Input to select_providers:
A dict mapping logical keys (str) to a list of candidate records (dict).
Each candidate should include at least:
- pico_name: a unique identifier for the provider/model
- primary: bool flag indicating preferred default among peers
- meta: arbitrary metadata (model name, endpoint, parameters)
- Optional fields like provider or anything else your app needs
Output from select_providers:
A dict mapping each key to the single chosen candidate record.
The chosen record is one of the input candidates and contains its metadata.

API reference¶

ProviderSelector¶

init(self, config_manager)¶

Parameters:
config_manager: ConfigurationManager instance used to check whether a pico_name is configured/available.
Purpose:
Injects configuration awareness into the selection process. Providers with active configuration are ranked higher.

select_providers(self, candidates)¶

Parameters:
candidates: dict[str, list[dict]]
- Mapping of keys to candidate records.
Returns:
dict[str, dict]
- Mapping of keys to the chosen candidate record (including its original metadata).
Behavior:
For each key, ranks candidate records using _rank_provider and returns the top-ranked item.

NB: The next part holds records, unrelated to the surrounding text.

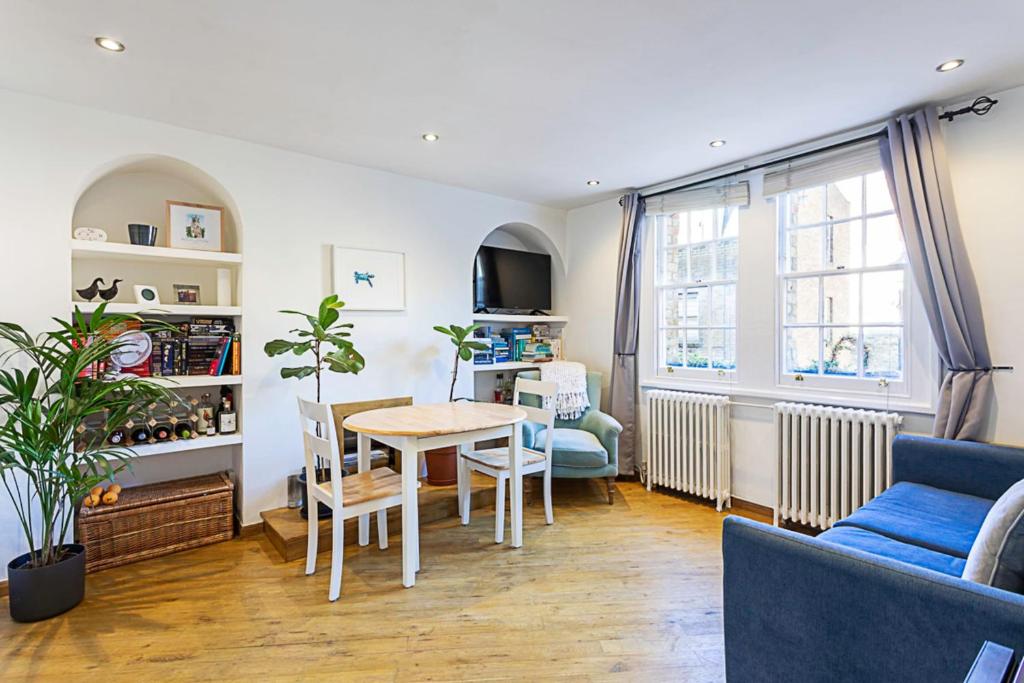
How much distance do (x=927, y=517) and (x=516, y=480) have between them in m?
1.90

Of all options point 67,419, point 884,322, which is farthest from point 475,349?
point 884,322

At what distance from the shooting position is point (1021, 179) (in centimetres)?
235

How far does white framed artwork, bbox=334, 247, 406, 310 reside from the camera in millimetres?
3408

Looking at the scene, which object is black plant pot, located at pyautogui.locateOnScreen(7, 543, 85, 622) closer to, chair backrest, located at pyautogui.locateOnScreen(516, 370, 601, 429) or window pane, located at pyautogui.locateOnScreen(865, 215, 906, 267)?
chair backrest, located at pyautogui.locateOnScreen(516, 370, 601, 429)

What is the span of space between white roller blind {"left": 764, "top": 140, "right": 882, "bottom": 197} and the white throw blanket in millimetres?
1922

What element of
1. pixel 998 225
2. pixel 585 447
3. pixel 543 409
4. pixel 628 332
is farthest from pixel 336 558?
pixel 998 225

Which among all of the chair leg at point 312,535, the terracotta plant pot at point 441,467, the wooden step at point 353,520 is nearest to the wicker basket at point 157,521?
the wooden step at point 353,520

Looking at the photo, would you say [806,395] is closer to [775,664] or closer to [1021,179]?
[1021,179]

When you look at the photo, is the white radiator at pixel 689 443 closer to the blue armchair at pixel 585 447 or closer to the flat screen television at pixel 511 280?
the blue armchair at pixel 585 447

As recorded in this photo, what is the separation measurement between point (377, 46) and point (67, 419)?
2.17 metres

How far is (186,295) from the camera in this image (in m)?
3.07

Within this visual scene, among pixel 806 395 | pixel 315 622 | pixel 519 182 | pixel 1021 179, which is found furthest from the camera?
pixel 519 182

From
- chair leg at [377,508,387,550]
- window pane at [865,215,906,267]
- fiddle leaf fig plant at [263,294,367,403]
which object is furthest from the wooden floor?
window pane at [865,215,906,267]

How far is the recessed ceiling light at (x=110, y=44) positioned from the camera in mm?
1954
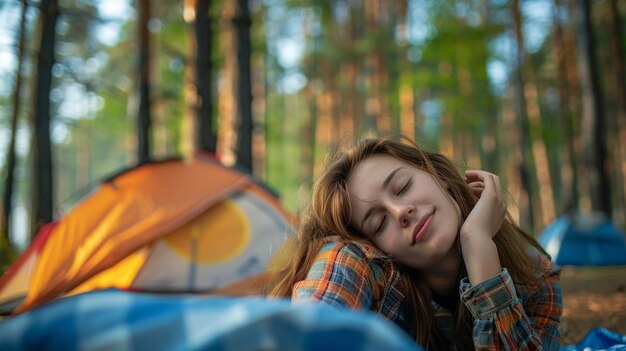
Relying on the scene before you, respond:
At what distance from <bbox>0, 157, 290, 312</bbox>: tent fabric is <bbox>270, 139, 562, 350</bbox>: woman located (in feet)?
7.81

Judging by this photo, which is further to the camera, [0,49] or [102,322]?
[0,49]

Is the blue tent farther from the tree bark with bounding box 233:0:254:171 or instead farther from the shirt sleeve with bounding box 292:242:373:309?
the shirt sleeve with bounding box 292:242:373:309

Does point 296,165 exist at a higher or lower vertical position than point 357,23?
lower

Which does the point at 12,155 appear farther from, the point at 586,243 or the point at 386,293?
the point at 586,243

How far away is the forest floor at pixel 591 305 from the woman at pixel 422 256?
56.6 inches

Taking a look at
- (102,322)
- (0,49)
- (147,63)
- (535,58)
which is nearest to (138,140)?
(147,63)

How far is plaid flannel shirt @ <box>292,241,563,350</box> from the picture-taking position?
4.25 ft

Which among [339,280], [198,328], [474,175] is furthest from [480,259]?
[198,328]

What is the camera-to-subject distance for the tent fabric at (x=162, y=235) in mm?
3650

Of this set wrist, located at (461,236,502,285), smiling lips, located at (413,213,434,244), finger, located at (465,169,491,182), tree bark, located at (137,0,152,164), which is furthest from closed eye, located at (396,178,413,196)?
tree bark, located at (137,0,152,164)

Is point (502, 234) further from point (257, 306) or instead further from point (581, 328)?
point (581, 328)

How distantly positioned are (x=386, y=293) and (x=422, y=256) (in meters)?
0.14

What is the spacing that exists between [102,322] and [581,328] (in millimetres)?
3017

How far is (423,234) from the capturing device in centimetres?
139
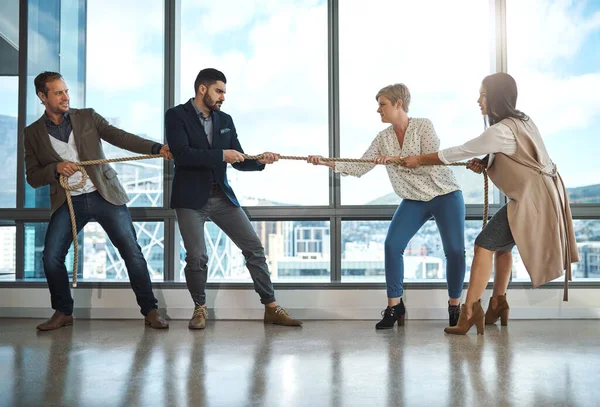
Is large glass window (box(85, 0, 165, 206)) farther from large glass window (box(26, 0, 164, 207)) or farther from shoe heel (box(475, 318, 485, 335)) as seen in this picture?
shoe heel (box(475, 318, 485, 335))

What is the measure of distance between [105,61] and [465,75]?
2624mm

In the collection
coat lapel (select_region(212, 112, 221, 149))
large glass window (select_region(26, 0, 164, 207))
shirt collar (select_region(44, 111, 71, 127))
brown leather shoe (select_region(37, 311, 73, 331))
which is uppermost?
large glass window (select_region(26, 0, 164, 207))

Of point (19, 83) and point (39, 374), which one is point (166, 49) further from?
point (39, 374)

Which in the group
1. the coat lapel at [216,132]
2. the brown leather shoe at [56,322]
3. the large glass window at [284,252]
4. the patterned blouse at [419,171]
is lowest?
the brown leather shoe at [56,322]

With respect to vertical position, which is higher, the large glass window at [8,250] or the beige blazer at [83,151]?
the beige blazer at [83,151]

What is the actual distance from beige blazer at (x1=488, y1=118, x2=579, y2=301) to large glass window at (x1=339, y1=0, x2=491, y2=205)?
1096mm

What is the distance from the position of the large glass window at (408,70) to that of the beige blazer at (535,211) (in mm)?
1096

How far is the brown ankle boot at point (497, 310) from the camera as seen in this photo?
3.77 m

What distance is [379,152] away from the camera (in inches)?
154

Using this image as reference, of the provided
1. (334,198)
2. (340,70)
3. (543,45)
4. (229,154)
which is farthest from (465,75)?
(229,154)

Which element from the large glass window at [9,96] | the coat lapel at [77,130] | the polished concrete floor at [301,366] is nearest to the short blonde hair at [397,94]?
the polished concrete floor at [301,366]

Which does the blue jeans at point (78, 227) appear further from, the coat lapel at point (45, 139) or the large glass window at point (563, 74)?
the large glass window at point (563, 74)

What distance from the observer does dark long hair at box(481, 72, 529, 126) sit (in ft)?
11.2

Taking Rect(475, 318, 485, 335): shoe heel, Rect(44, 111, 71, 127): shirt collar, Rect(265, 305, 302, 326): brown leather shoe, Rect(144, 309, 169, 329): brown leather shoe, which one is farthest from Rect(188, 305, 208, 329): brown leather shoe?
Rect(475, 318, 485, 335): shoe heel
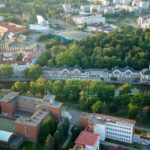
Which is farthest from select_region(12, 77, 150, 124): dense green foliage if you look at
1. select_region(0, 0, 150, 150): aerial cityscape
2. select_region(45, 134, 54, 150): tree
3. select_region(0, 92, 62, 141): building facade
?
select_region(45, 134, 54, 150): tree

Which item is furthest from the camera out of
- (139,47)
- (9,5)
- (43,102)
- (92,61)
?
(9,5)

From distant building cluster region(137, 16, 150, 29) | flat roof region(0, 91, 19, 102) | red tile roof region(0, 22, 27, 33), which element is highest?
distant building cluster region(137, 16, 150, 29)

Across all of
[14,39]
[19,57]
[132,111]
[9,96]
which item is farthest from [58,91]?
[14,39]

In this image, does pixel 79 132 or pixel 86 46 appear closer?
pixel 79 132

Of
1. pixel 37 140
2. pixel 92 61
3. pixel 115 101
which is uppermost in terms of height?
pixel 92 61

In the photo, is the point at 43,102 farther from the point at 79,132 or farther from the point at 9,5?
the point at 9,5

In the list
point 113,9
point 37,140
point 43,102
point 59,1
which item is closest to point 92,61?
point 43,102

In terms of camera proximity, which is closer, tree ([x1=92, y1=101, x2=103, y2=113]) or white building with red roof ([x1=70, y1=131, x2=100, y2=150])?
white building with red roof ([x1=70, y1=131, x2=100, y2=150])

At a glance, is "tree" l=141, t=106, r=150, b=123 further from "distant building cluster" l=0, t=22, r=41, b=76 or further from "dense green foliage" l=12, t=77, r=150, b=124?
"distant building cluster" l=0, t=22, r=41, b=76
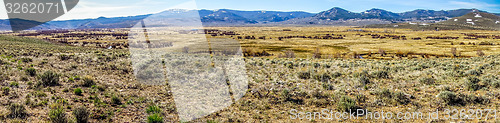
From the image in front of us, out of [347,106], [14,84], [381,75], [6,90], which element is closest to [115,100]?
[6,90]

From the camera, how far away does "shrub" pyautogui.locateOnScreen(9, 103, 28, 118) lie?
6656mm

_rank_provider(self, item)¶

Parameters:
item: dict
- A single candidate record containing pico_name, primary, and other fields.
Returns:
A sort key or score used internally to determine ordering.
Notes:
Internal method. Not intended for external use.
Ranking incorporates configuration presence, pico_name length, and the primary flag.

Selection algorithm (explanation)¶

ProviderSelector applies a deterministic ranking to each candidate list:

Configuration presence:
Candidates whose pico_name is known to config_manager (e.g., has active credentials/settings) are prioritized.
Primary flag:
If multiple candidates are equally configured, those marked primary are preferred.
Pico_name length:
Used as a tie-breaker to disambiguate otherwise equivalent candidates.
This helps avoid non-determinism when metadata is identical across providers.
If your selection semantics depend on this, be consistent with your pico_name naming scheme.

The exact ordering and tie-breaking implementation depend on the version in your codebase. In general, configure the providers you intend to prefer, mark your default as primary, and rely on pico_name naming as a last resort for stable sorting.

Tips¶

Always include a primary candidate in each list to make intent explicit.
Keep pico_name values consistent and meaningful; the selector uses them for tie-breaking.
Ensure ConfigurationManager accurately reflects availability (credentials, endpoints, quotas).
If you need custom ranking criteria, wrap or extend ProviderSelector to introduce your own weights or fields.